> _The problem_
Can you change "baseboard" to "skirting board" in the rows from the line with "How far off" to the line with "Answer: [221,182] <", keeping everything else the same?

> _Data to use_

::::::

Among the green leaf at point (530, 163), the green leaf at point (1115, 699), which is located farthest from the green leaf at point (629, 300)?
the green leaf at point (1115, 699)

::::::

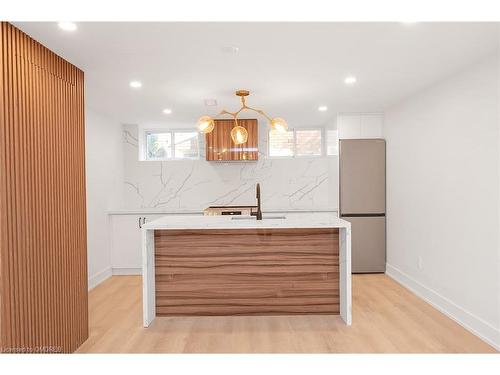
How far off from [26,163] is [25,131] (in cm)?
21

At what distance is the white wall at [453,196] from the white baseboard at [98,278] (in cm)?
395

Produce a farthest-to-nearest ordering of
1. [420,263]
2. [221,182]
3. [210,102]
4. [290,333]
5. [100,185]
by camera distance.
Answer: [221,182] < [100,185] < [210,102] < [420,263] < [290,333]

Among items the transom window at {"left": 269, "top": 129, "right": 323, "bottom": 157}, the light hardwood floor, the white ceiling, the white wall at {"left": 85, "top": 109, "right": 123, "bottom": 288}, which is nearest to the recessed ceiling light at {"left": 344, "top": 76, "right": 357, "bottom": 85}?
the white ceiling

::::::

> _Written answer_
How far off from [26,163] is [25,131] (in cm)?
21

At what distance is the white wall at [453,196] from the white skirting board at [98,278] (in cm)?
395

Produce a farthest-to-nearest ordering of
1. [420,263]
2. [221,182]
3. [210,102]
4. [290,333]
5. [100,185]
by camera distance.
Answer: [221,182] < [100,185] < [210,102] < [420,263] < [290,333]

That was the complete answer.